Tipsheet

Harvard Medical School Morgue Employee, Others Charged for Selling Stolen Body Parts

Several individuals, including a morgue employee from Harvard Medical School, are facing federal charges for allegedly stealing, selling, and transporting body parts from donated cadavers as part of a “nationwide network.” 

According to the United States Attorney’s Office for the Middle District of Pennsylvania, Cedric Lodge, 55, of Goffstown, New Hampshire, who is the former manager of HMS’s morgue, as well as several other individuals, were indicted by a federal grand jury on charges of conspiracy and interstate transport of stolen goods. 

The other individuals indicted were Katrina Maclean, 44, of Salem, Massachusetts, Joshua Taylor, 46, of West Lawn, Pennsylvania, Denise Lodge, 63, of Goffstown, New Hampshire, and Mathew Lampi, 52, of East Bethel, Minnesota. An individual named Jeremy Pauly, 41, of Bloomsberg, Pennsylvania was charged by Criminal Information, and an individual named Candace Chapman Scott of Little Rock, Arkansas, was previously indicted in the Eastern District of Arkansas, the U.S. Attorney's Office reported. In a lengthy press release, it alleges that this “nationwide network” of individuals bought and sold human remains stolen from HMS’s morgue for years (via U.S. Department of Justice): 

The charges allege that from 2018 through 2022, Cedric Lodge, who managed the morgue for the Anatomical Gifts Program at Harvard Medical School, located in Boston, Massachusetts, stole organs and other parts of cadavers donated for medical research and education before their scheduled cremations.  Lodge at times transported stolen remains from Boston to his residence in Goffstown, New Hampshire, where he and his wife, Denise Lodge, sold the remains to Katrina Maclean, Joshua Taylor, and others, making arrangements via cellular telephone and social media websites.  At times, Cedric Lodge allowed Maclean and Taylor to enter the morgue at Harvard Medical School and examine cadavers to choose what to purchase.  On some occasions, Taylor transported stolen remains back to Pennsylvania.  On other occasions, the Lodges shipped stolen remains to Taylor and others out of state.

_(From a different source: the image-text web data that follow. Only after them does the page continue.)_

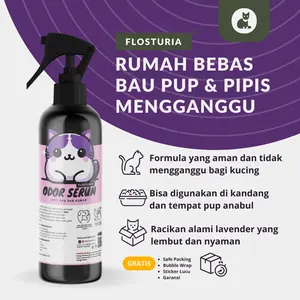 Penghilang Bau Pup Flosturia Odor Removal - Natural Lavender 250 ml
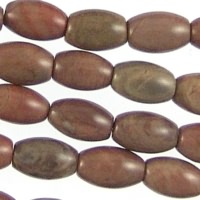 Amber Onyx 9mm Rice Beads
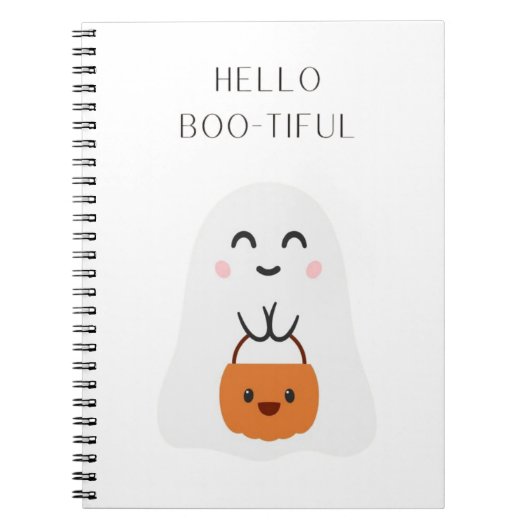 Hallo BOO-TIFUL Notizblock (Vorderseite)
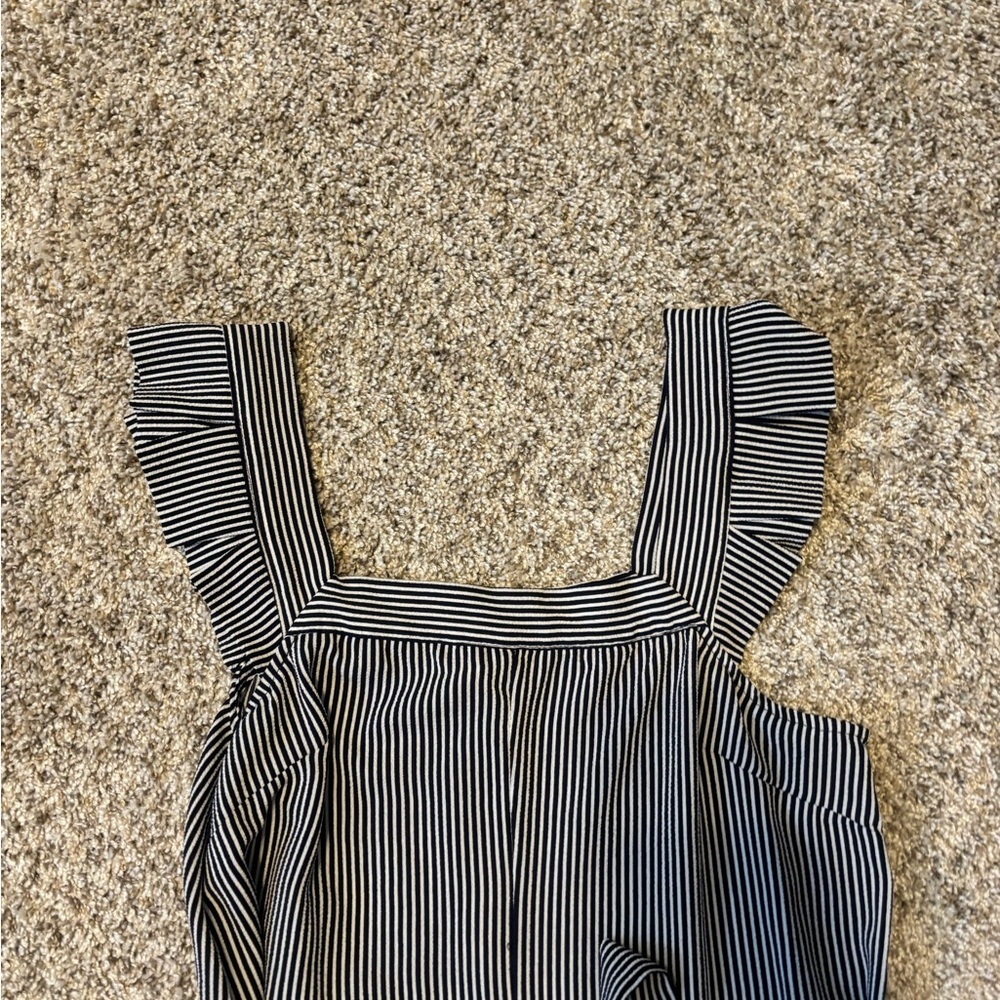 Monteau Women Striped Jumpsuit with Pockets XS - Picture 5 of 10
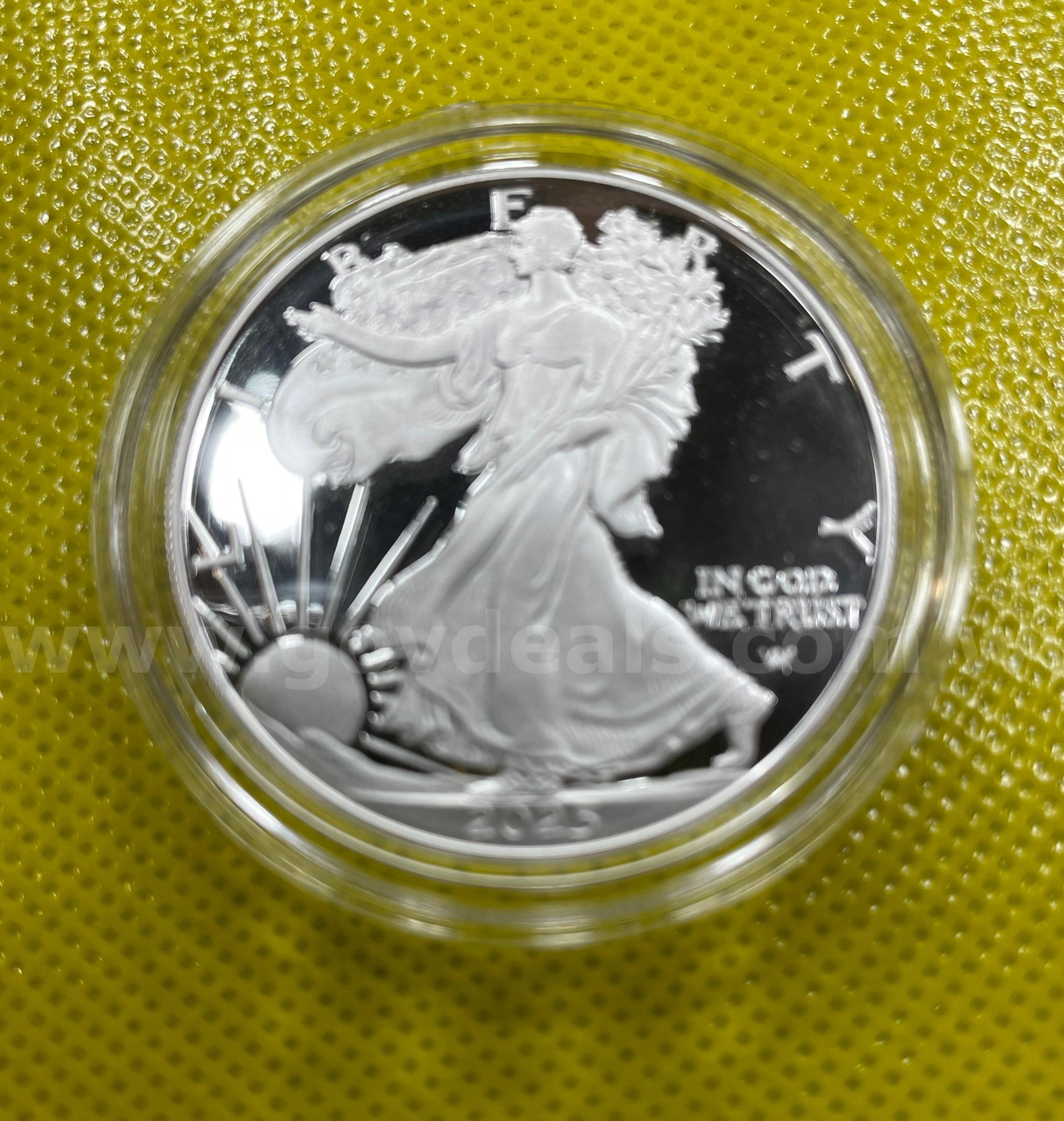 2025 S AMERICAN SILVER EAGLE LIMITED EDITION ONE OUNCE SILVER PROOF COIN FREE SHIPPING (USA ONLY) ASE ONE OUNCE PROOF SAN FRANCISCO Government Surplus Auction - Photo #6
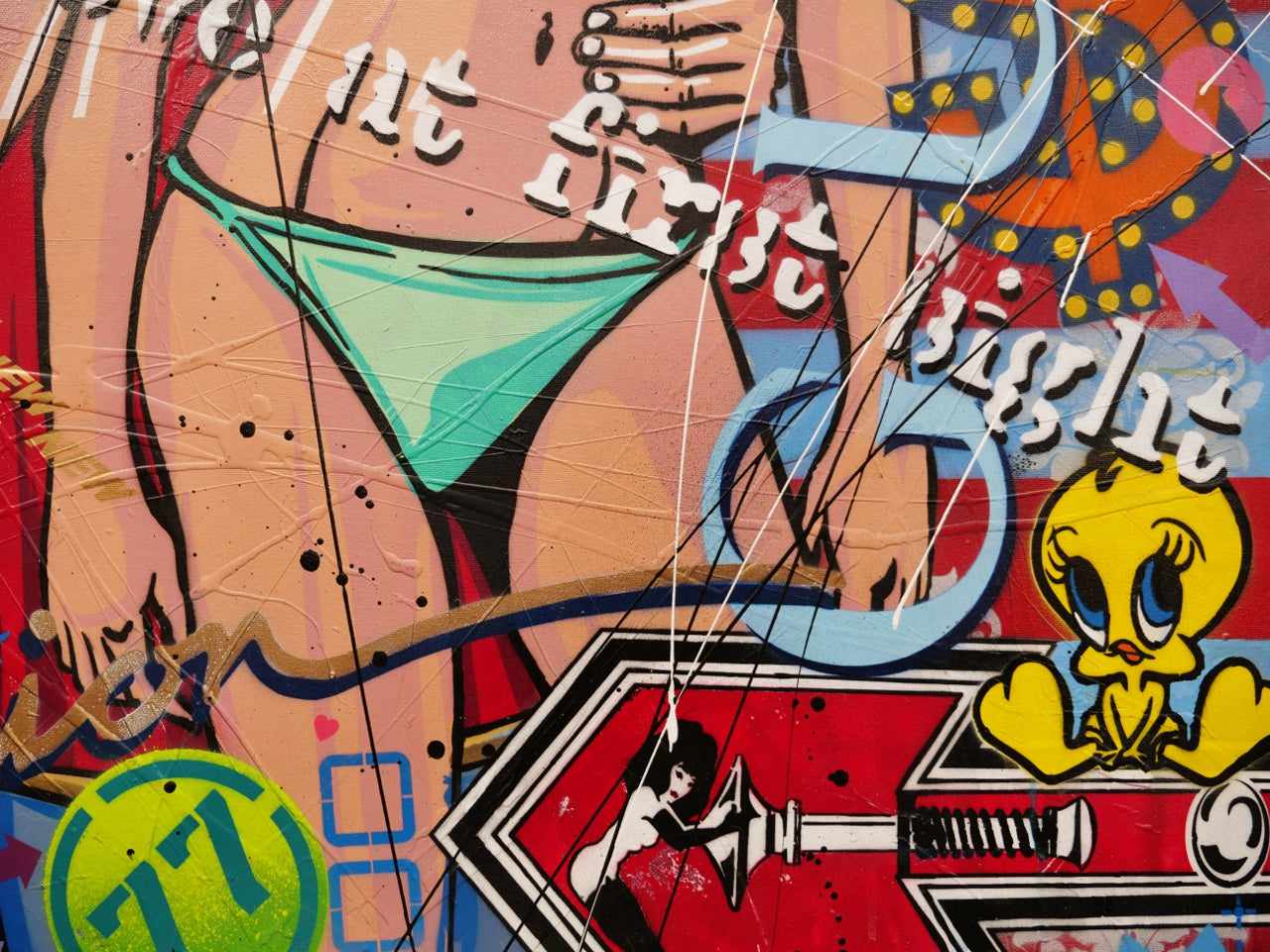 Playboy Hugh Hefner Inspired 47x47 Inch Textured Urban Pop Art Canvas Painting - Modern Wall Decor for Living Room, Bedroom & Office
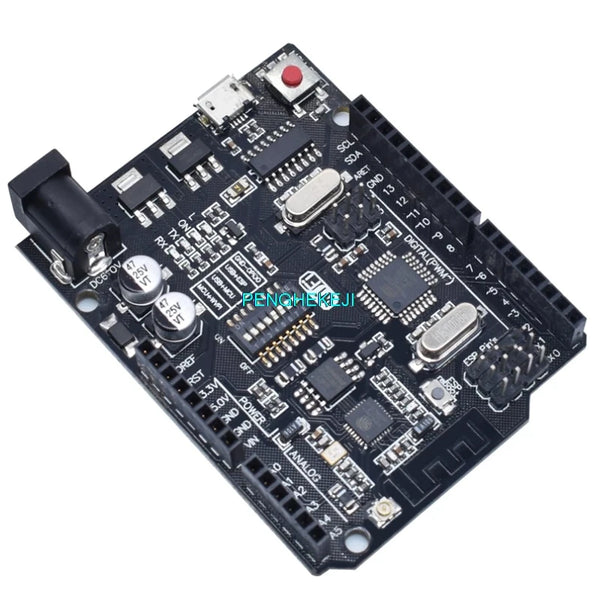 UNO+WiFi R3 ATmega328P+ESP8266 CH340 (32Mb di memoria) 6V-9V USB-TTL CH340G per Arduino detail image 5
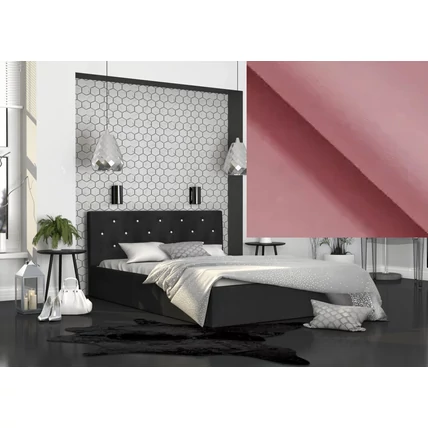 Kárpitozott franciaágy keret - MIRAGE - pink szövettel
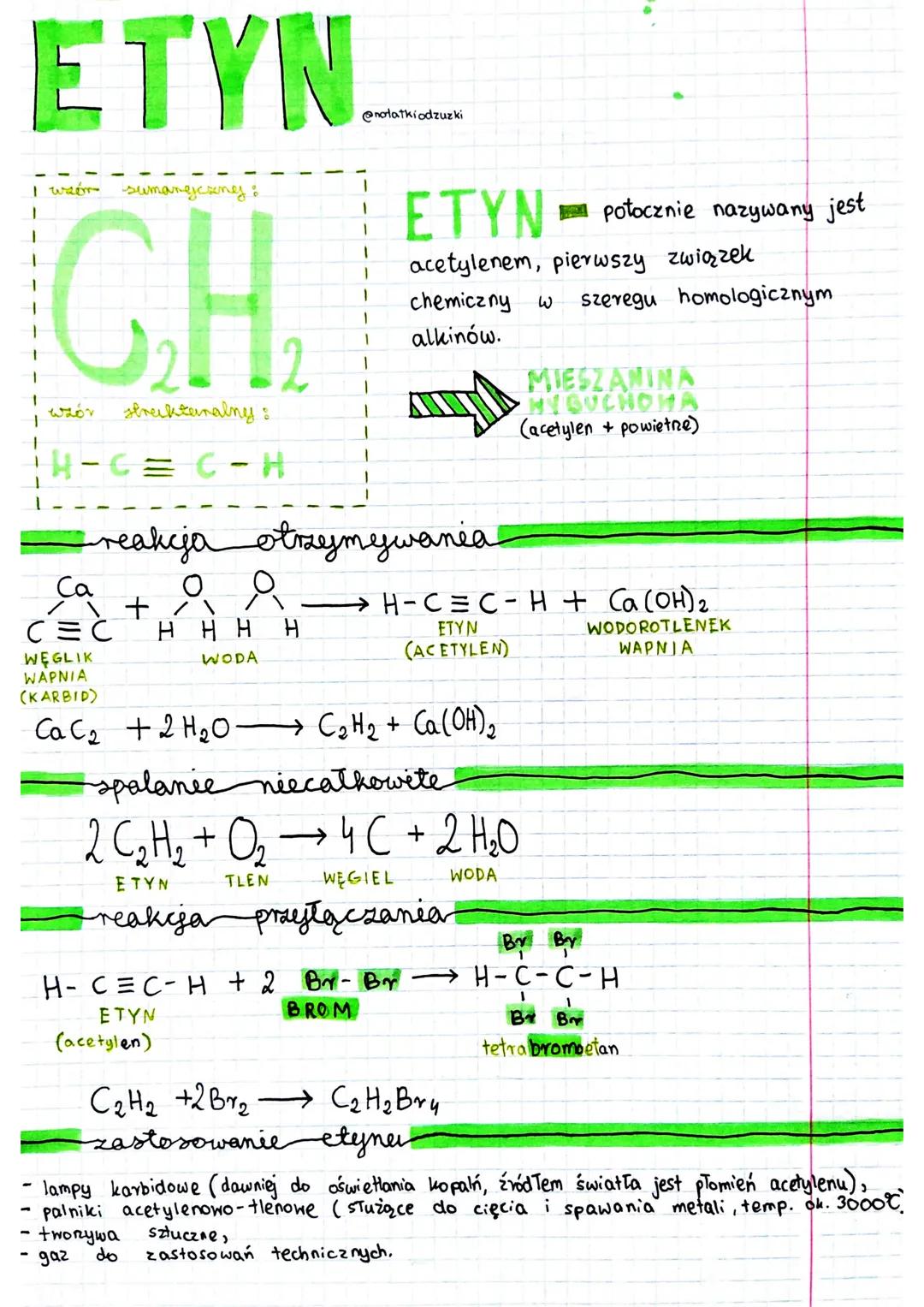 <h2 id="introduction">Introduction</h2>
<p>Etyne, also known as acetylene, is the first compound in the homologous series of alkynes. It ha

Maclean and Taylor resold the stolen remains for profit, including to Jeremy Pauley in the Middle District of Pennsylvania.  Jeremy Pauley also purchased stolen human remains from Candace Chapman Scott, who stole remains from her employer, a Little Rock, Arkansas mortuary and crematorium.  Scott stole parts of cadavers she was supposed to have cremated, many of which had been donated to and used for research and educational purposes by an area medical school, as well as the corpses of two stillborn babies who were supposed to be cremated and returned as cremains to their families.  Scott sold the stolen remains to Pauley and shipped them to Pauley in the Middle District of Pennsylvania.  Pauley sold many of the stolen remains he purchased to other individuals, including Matthew Lampi.  Lampi and Pauley bought and sold from each other over an extended period of time and exchanged over $100,000 in online payments.

“Some crimes defy understanding,” United States Attorney Gerard M. Karam said in a published statement. “The theft and trafficking of human remains strikes at the very essence of what makes us human. It is particularly egregious that so many of the victims here volunteered to allow their remains to be used to educate medical professionals and advance the interests of science and healing. For them and their families to be taken advantage of in the name of profit is appalling. With these charges, we are seeking to secure some measure of justice for all these victims.”

FBI Special Agent in Charge Jacqueline Maguire said "while today's charges cannot undo the unfathomable pain this heinous crime has caused, the FBI will continue to work tirelessly to see that justice is served."

Christopher Nielsen, the Inspector in Charge of the Philadelphia Division of the Postal Inspection Service, said that “robbing families of the remains of their loved ones is an unconscionable act and confounds our collective sense of decency.”

Earlier this year, Townhall reported how two funeral home operators in Colorado were sentenced for illegally selling bodies and body parts without consent from the families of the deceased. The federal case was triggered by an investigative series run by Reuters from 2016-2018 about the sale of body parts in the U.S.

“These two women preyed on vulnerable victims who turned to them in a time of grief and sadness. But instead of offering guidance, these greedy women betrayed the trust of hundreds of victims and mutilated their loved ones,” FBI Denver Acting Special Agent in Charge Leonard Carollo said in a statement.